Open Protocol is the Preferred Option, over a Closed Protocol Fire Alarm System
What is “Open or Closed” Protocol?
This has been one of the most emotional and debated topics in the UK fire alarm industry for over 30 years. Depending on what side of the fence you were on, swayed the opinion you would have on the subject. In the one corner you would have the large fire alarm manufactures, such as ADT, Gent, Protec, who not only manufactured the equipment, but then offered a maintenance package to the end user. However, these companies restricted access to parts, software and training to either only their personnel or to fire alarm companies that had a financial agreement with. This type of fire alarm system was known within the industry as “Closed” protocol.
In the other corner, were the rest of the fire alarm manufacturers, companies and installers. These manufacturers, produced fire alarm equipment for the industry, such as fire alarm control panels by Kentec Electronics, Advance Electronics, Morley, Fike. The smoke detectors and peripheral equipment by the likes of Apollo fire detectors, Hochiki, CTEC, Argus, EMS, Hyfire, but to name of few. Their equipment was available to all parties within the industry with no restrictions. This equipment was known within the industry as “Open” protocol.

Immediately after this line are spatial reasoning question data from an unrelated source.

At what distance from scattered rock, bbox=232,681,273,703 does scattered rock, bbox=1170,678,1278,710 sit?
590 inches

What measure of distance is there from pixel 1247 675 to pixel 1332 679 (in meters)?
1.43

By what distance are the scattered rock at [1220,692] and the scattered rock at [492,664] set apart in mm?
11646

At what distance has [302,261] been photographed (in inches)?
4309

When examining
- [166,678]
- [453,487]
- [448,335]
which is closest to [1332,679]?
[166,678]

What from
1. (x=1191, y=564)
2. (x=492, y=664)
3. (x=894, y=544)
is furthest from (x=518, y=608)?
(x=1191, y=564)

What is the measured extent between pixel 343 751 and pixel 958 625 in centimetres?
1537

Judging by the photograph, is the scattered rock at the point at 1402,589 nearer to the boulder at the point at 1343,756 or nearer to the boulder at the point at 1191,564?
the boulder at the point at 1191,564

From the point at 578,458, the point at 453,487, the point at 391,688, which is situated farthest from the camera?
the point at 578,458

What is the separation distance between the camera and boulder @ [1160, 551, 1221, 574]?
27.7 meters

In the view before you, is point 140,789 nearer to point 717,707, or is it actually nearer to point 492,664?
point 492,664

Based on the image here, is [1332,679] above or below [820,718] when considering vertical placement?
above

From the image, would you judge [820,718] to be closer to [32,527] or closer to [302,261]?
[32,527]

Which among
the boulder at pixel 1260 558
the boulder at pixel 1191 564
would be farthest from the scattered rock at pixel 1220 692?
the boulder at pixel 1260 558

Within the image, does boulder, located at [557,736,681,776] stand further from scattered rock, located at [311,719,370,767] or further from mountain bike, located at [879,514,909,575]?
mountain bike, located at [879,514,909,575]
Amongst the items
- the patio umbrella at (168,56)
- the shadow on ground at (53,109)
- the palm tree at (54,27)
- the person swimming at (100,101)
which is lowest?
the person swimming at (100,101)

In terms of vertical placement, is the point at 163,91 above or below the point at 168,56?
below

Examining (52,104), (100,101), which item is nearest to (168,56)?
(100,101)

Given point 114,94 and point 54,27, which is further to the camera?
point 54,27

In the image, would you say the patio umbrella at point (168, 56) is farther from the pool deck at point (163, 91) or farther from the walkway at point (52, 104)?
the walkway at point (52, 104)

The rise of “Closed Protocol” Or “Restrictive Access” Fire alarm systems.
As far as I can remember, back in the early eighties (ADT, Gent, Protec), were able to get specified in many a large project. Now what you have to bear in mind, is if you are selling a system to a client and you know that once installed, that you will be the only company able to supply the end user with the required parts and service agreement, you can afford to lower your initial installation tender bid, knowing that you can recoup the money back over the lifetime of the system. Therefore, even at tender or the bid stage, a closed protocol system has an advantage. During the period of the eighties, many a fire alarm system installed was “closed” protocol.
Closed Protocol Systems picked up a bad reputation
However, over the years, the horror stories soon began to surface about end users with this type of system being charged well above the market rate for equipment and labour. The end user had nowhere to go, and were now trapped with a fire alarm system that could not be serviced or maintained by the open market. As the years went by, the term “Closed protocol” was scorned upon within the industry and many end users. End users, fire consultants and the industry in general, “wised up”, began to insert clauses that only “Open Protocol” systems were invited to tender. The companies producing these types of systems, were now being excluded from many a tender and we’re losing some of their dominance within the fire alarm industry.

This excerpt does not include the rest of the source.